# Power seats



## DRaSTiK68 (May 2, 2016)

Quick question guys. My 68 GTO has a power drivers seat. I climbed in yesterday and tried to adjust it, but it didn't move. The motor works (you can hear it), but the seat stays put.

Any ideas?


----------



## Red1970GTO (Jun 25, 2011)

The metal of the seat adjustment mechanism is probably corroded, to some extent, from years of dampness. pull the seat out and give the various pieces a good cleaning with "Marine Clean." Then lubricate the parts and reassemble them. If it still fails then get back to us for additional ideas...


----------



## DRaSTiK68 (May 2, 2016)

Sounds good. Appreciate the help!


----------



## stich (Feb 15, 2016)

Most likely, a broken cable if motor runs.


----------



## Pinion head (Jan 3, 2015)

The short drive cable doesn't seem to break on the 4 way pwr bucket seats, the little transmission rarely fails either. Been pulling pwr seats, & loose pwr seat tracks off "roach buckets" out of yard cars & parts cars for decades. I use a loose cable asm out of a '70's Cadillac to power the seat forward with my cordless drill, in order to reach and unbolt the rear of the tracks.
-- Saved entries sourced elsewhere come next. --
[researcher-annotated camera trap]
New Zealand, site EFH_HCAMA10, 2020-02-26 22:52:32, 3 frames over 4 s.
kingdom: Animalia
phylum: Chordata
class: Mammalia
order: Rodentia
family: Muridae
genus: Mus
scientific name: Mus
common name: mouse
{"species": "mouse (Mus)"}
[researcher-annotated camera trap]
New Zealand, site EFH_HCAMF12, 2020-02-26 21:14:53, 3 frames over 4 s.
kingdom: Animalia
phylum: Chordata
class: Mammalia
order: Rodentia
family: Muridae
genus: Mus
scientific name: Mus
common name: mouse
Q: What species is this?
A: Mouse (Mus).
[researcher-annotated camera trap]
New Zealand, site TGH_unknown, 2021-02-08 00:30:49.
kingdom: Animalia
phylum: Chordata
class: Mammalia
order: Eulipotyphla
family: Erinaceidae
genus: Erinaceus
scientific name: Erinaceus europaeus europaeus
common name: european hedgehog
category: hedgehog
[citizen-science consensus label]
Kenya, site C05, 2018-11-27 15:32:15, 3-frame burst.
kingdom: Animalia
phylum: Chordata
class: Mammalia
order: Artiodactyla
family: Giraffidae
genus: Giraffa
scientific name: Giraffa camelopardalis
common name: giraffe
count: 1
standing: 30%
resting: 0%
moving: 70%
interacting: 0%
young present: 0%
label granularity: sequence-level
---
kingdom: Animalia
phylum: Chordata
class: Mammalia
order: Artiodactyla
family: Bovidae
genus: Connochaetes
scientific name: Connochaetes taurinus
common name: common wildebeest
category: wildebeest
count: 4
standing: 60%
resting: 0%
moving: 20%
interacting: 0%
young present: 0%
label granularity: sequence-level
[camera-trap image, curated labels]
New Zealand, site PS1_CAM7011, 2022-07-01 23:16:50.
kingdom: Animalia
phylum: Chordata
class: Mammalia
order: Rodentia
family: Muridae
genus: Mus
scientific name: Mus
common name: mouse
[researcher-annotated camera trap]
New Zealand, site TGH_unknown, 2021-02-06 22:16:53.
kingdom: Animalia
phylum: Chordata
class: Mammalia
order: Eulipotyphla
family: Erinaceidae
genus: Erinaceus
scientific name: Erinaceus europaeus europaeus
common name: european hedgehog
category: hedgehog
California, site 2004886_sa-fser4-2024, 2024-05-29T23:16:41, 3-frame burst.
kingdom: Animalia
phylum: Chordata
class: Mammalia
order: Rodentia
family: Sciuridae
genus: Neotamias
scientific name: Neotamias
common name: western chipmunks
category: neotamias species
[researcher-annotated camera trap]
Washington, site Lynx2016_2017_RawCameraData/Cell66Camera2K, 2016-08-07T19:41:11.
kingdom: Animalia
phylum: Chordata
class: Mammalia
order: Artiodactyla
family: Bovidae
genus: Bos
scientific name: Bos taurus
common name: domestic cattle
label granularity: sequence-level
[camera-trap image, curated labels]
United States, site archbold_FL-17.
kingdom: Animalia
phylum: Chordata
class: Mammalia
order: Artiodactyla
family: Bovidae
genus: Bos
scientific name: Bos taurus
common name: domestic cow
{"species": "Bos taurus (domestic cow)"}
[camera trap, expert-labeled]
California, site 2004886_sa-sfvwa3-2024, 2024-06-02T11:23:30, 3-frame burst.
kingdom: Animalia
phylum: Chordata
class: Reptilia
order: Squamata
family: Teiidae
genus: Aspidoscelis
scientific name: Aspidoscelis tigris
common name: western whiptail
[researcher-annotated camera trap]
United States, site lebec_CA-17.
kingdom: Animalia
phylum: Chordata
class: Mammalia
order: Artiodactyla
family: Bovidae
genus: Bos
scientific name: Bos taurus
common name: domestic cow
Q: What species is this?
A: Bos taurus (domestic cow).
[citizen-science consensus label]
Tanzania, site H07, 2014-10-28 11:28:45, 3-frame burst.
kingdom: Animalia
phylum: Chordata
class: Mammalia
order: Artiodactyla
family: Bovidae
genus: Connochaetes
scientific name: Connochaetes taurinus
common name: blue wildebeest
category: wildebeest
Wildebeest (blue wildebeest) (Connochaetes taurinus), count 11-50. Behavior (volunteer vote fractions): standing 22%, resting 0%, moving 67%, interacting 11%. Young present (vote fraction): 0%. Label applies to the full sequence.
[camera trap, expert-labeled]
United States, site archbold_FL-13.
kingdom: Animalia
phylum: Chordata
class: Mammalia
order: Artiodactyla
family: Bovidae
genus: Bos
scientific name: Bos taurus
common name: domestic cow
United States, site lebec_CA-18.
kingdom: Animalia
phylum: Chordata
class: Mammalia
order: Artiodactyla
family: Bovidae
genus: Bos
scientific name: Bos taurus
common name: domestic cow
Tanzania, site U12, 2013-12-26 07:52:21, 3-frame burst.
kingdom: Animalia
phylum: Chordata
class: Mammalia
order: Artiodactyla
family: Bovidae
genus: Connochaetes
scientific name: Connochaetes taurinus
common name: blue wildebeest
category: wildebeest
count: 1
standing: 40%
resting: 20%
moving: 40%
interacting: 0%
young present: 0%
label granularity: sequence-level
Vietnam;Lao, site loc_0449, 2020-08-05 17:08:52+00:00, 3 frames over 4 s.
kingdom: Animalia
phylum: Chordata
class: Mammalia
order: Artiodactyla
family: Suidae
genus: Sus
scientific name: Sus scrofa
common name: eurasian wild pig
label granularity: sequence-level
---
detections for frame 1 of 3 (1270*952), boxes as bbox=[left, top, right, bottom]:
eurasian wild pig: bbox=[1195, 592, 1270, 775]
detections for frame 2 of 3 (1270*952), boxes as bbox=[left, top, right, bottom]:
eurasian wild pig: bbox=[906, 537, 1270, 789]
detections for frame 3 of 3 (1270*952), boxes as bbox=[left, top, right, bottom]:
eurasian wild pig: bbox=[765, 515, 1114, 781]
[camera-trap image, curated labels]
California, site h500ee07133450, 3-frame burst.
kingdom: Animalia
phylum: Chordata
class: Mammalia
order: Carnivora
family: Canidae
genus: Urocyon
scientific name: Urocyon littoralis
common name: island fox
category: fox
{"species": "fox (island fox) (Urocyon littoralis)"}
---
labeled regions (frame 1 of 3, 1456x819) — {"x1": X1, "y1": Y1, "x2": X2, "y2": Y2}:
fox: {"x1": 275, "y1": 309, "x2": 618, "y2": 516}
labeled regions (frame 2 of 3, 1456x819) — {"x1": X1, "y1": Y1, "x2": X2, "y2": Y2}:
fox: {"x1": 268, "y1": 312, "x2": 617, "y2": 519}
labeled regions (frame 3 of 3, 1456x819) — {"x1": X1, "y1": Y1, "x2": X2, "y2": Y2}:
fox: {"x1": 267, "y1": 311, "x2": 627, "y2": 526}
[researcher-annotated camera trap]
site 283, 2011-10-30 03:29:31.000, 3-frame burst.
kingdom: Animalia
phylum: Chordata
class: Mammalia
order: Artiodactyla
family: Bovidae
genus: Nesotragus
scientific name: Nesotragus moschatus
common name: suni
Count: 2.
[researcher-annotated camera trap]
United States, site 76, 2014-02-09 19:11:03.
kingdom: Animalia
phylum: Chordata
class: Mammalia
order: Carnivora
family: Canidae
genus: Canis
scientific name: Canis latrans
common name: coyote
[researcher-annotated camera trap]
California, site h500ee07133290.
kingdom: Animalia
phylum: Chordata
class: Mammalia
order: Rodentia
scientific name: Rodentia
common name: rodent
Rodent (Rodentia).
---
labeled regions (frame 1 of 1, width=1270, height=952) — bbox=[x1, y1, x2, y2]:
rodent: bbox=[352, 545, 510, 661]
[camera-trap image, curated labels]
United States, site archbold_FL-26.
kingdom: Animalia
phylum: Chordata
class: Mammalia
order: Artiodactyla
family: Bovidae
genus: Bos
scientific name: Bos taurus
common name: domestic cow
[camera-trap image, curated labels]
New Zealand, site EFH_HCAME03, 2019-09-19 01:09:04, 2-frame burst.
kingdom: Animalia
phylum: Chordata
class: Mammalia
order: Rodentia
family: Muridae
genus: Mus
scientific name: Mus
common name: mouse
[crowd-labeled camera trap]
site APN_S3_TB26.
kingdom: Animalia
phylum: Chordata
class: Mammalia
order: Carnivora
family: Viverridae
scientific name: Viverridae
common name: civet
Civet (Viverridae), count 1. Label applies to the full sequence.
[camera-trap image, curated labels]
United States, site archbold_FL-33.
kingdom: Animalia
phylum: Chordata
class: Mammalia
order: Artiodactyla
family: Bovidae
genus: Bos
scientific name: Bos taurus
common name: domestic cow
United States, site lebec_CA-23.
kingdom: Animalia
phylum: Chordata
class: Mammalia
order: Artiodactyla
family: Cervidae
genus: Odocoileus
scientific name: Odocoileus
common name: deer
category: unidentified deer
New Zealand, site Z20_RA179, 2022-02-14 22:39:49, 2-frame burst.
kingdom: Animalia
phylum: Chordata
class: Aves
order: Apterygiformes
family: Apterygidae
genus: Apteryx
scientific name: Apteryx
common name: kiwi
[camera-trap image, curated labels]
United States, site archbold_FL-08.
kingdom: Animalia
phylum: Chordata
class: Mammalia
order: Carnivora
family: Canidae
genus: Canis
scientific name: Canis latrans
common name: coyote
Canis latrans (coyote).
If a yard car has been setting with the windows down or in a flood prone area of the yard, they are near impossible to get to move forward as rust has set in. Several shots of a good penetrating oil like Kroil can work wonders on the tracks. The no fun part of getting the seat out is if the seat is all the way back, and rusted. Can you get the complete bucket seat out of the car?


----------



## DRaSTiK68 (May 2, 2016)

Thanks for the advice guys. My mechanic ended up pulling the whole seat out. He positioned it back as far as it would go (I'm 6'4") so I could comfortably drive it. I'll pull the seat in the near future and check it out a little more. The motor runs fine, and the cable isn't too corroded, so I'm hoping a few blasts of penetrating oil will free it up.


----------



## Dougb (Jun 22, 2014)

Nobody mentioned the rubber belt in the front. Is it still good? If it breaks, you will hear the motor but it is not transfering power to anything


----------



## flunkie (Dec 11, 2013)

Dougb said:


> Nobody mentioned the rubber belt in the front. Is it still good? If it breaks, you will hear the motor but it is not transfering power to anything


I had the same problem with my 68 GTO with a 4 way power drivers side seat ... The rubber belt went bad ... I could hear the motor but the seat would not move ... Changed the belt and it worked fine !


----------